More than half (56 percent) of respondents said they believe civilians should be allowed to participate in shuttle missions, while 38 percent said they should not. Right after the Challenger disaster in 1986, which also killed seven astronauts, including schoolteacher Christa McAuliffe, nearly two-thirds of respondents in a similar poll said civilians should be allowed to participate.
NASA restarted the educator-astronaut program to help attract new blood to pursue careers in science, technology, engineering, and mathematics because its work force is rapidly aging.
The educator-astronauts will share their space travel experience with millions of students and teachers through NASA's Educator Astronaut Earth Crew program.
More than 20,000 people already have joined Educator Astronaut Earth Crew, which is a web-based education program that allows members to participate in NASA's missions. Through the program, Earth Crew members can partake in national web casts and assist NASA Mission Planners in organizing potential experiments and activities for the educator-astronauts in space.

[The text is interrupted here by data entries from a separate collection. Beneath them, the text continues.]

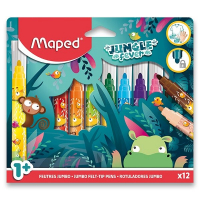 - Flomāsteri 12 krāsu Maped Jumbo Jungle Fever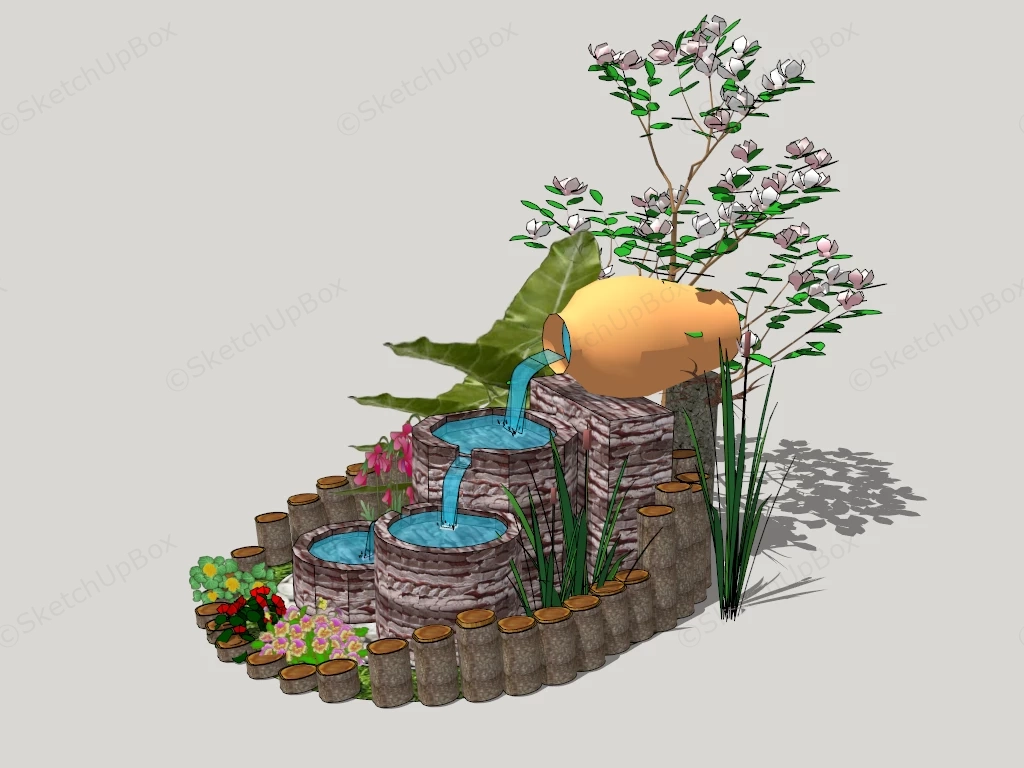 Zen Garden Fountain sketchup model preview - SketchupBox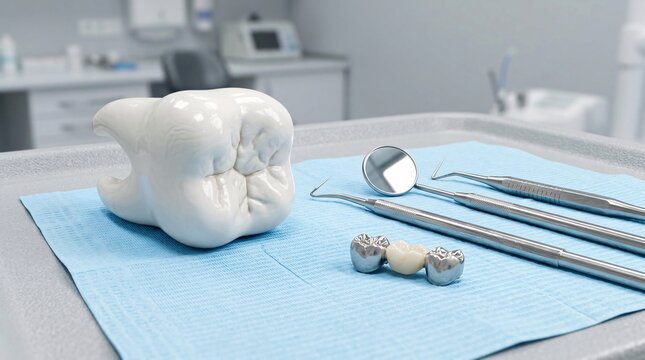 Oversized ceramic tooth model on a light blue napkin with dental picks, mirrors and a bridge on a grey textured background in sharp focus.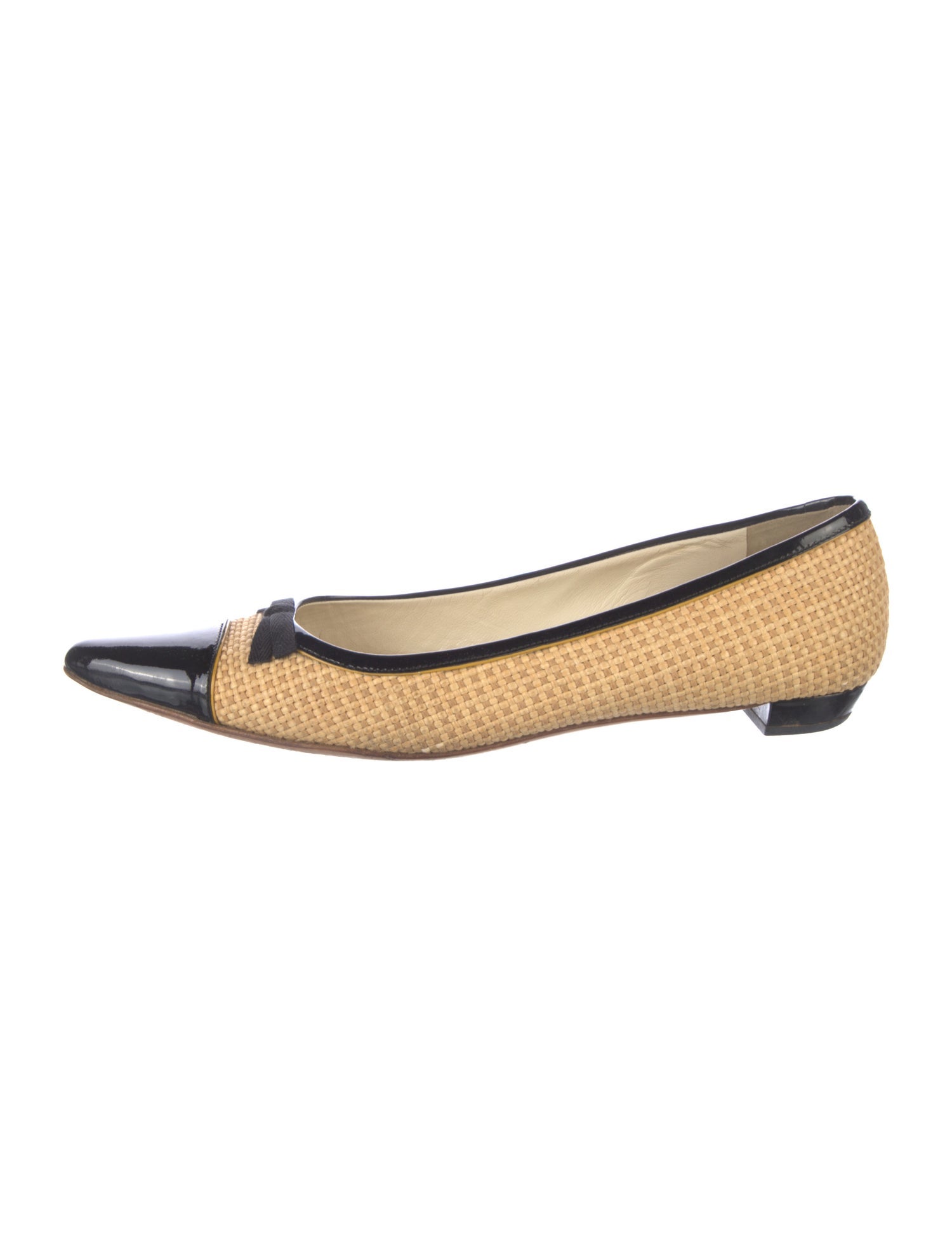 Prada Straw Colorblock Pattern Ballet Flats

A nine-member panel, convened by the Space Foundation, developed the criteria NASA will use to choose the final candidates.
NASA spokesman Dwayne Brown dismissed the AP poll results, explaining that once a teacher becomes an educator-astronaut, he or she is no longer a civilian but a full-fledged astronaut.
"You start as a civilian when you apply ... then you pack up and move to Houston," Brown said. "Then you do exhaustive, extensive training for a year or more. That's the big difference."
The program has changed, he added.
"Back in the 80s we sent civilians. They did training but they were not classified as astronauts," Brown said.
NASA will announce its new educator-astronauts in early 2004, once it has completed a rigorous evaluation of the candidates.
The AP poll of 1,034 adults was taken July 11-15 and has an error margin of plus or minus 3 percentage points
It also found that two-thirds of respondents said the shuttle should continue to fly despite the accidents, including one early this year. A higher number, nearly three-fourths, said they think the space program is a good investment.